We witnessed that it seems to be "our children" who bring us closer and closer to Christ and The Sacraments.  One boy cried out "Yo quiero a Jesùs." ("Jesus, I want Him!")  To every prompt that Father Luta gave, these precious children answered joyfully . . .  Then, warmly coaxed and invited by our missionaries, almost every child came forth to Father Luta for a special blessing during communion.


Let us pray:
St. Anthony, your love for the infant Jesus made him present to you to see and hold in your arms. Help us to see and love Jesus in all the poor and suffering of the world. Move us to clothe, feed and help Jesus, in all unwanted, abused and abandoned children and people. Lead us, for the sake of Jesus, who became a child like one of us, to reverence and protect all human life from its beginning to its end. Amen.

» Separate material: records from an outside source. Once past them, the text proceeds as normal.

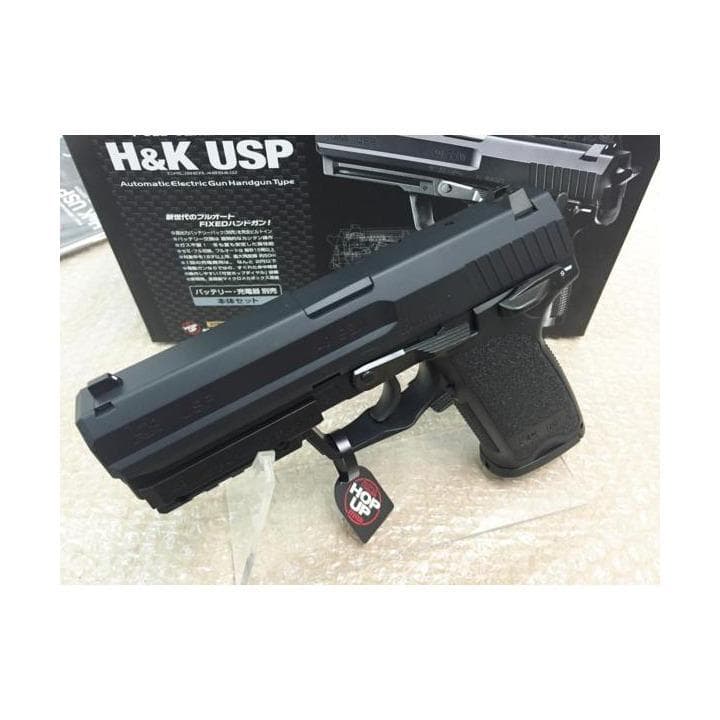 ☆ＮＥＷマルイ電動ガン　H&K ＵＳＰ　１００連他　4点セット! TOKYO MARUI（東京マルイ） H&K USP No.16 エアーハンドガン(対象年令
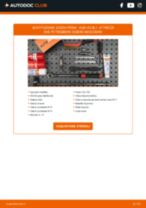 Cambio Kit Cinghie Poly-V HONDA QUINTET: guida pdf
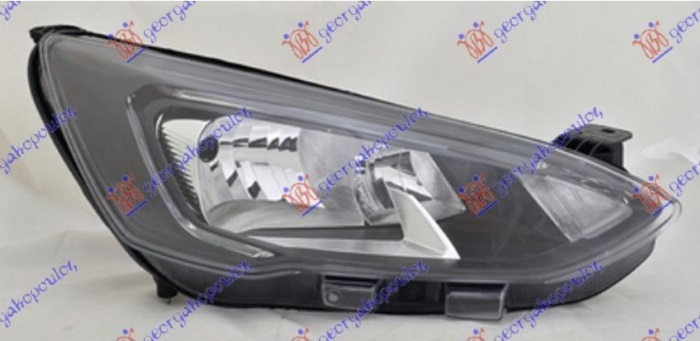 ΦΑΝΟΣ ΕΜΠΡΟΣ ΗΛΕΚΤΡΙΚΟΣ (Ε) (ΜΑΥΡΟ) (DEPO) ΔΕΞ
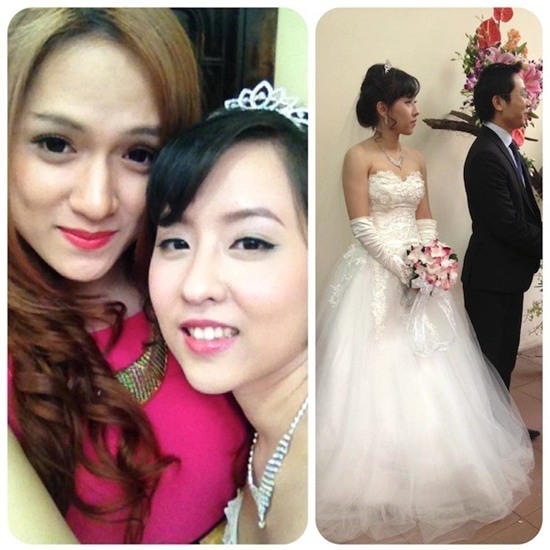 Người chị gái chẳng mấy ai biết đến của Hương Giang Idol - Ảnh 6. Người chị gái chẳng mấy ai biết đến của Hương Giang Idol - Ảnh 6.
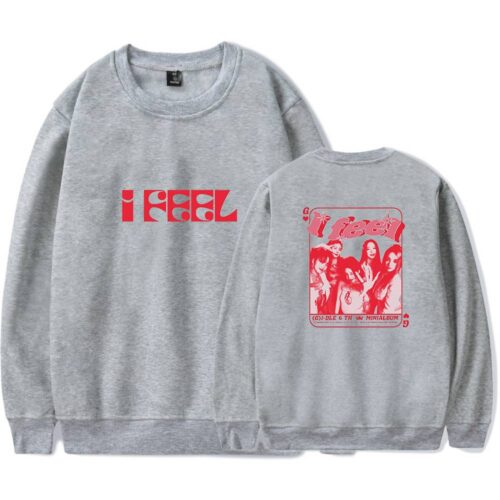 Gidle “I Feel” Sweatshirt #1 + Gift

Est 4: 17  Within Your will, O Lord, all things are established, and there is none that can resist Your will.  For You have made all things, the heaven and the earth, and all that is held within the circle of heaven; You are the Lord of all.

Sunday, October 5 - From Host Families to the Mission Field

Sunday, October 5th, began with breakfast in the homes of our host families.  Delicioso!!  We gathered back at the school to load our caravan and prepare for our eight hour journey to Trujillo.  Our first mission stop happened within the first hour as Father Luta, Deacon Mike Mims, and Dr. Teresa Romero stopped to aide an injured woman on the roadside.  It was like we were "living in" the Parable of the Good Samaritan.  Our ride to Truillo, our mission home base in Honduras, was a "community building" adventure.  You, our "home community" were included in the intentions of a bilingual rosary enroute.  When we arrived late in the afternoon, Larry and Linda, our hosts at Tranquility Bay and Campamento, welcomed us with smiles and beverages.  We unloaded, prepared supplies, equipment, and medicine for tomorrow, transported items to the communities of La Colonia and Mirador, shared a meal, celebrated a bilingual evening mass, and "fell" in bed.

Love this reflection from a fellow missionary:  "When we drove up today, we prayed the Divine Mercy Chaplet and then prayed a rosary with the Luminous Mysteries.  So when we read the reflection and started reading the part about how Christ took the apostles Peter, James, and John up the mountain to pray - and how at that point Christ was revealed to them in a special way . . . how He was transfigured . . . it all hit us.  We all kinda got chills.  For us, it's like "WOW!" We're going up this mountain.  Christ is taking us up there and we're disciples of Christ and He is going to reveal Himself to us through these people - through this work that we're going to do . . . "

Matthew 17:4    And Peter said to Jesus.  It is well that we are here . . .

Saturday, October 4 - And So It Begins

Buenas Noches from Honduras! 

Our St. Anthony of Padua Mission Group arrived on Saturday, October 4th in San Pedro Sula, Honduras.  After claiming and loading luggage and supplies, our group traveled in a caravan (two buses and four trucks) to the Franciscan School.  New friends from the school and the mission greeted each other like old friends!  We celebrated a bilingual mass together and enjoyed a 7th grade student presentation sharing the ancestral heritage of the Honduran people.  The welcome was warm and gracious!  Our evening was filled with dancing, laughter, good conversation, and a very delicious meal.  At evening's end, we each departed with a host family with whom we would spend the night.  What a blessed beginning! On a personal note, this contributor's host family had two teenage daughters that sweetly kissed my sister and me goodnight.  We now have "family" in Honduras!  God's journey for us here is rich and rewarding already!

Matthew 28:19    Go therefore and make disciples of all nations, baptizing them in the name of the Father, and of the Son, and of the Holy Spirit, teaching them to observe all that I have commanded you.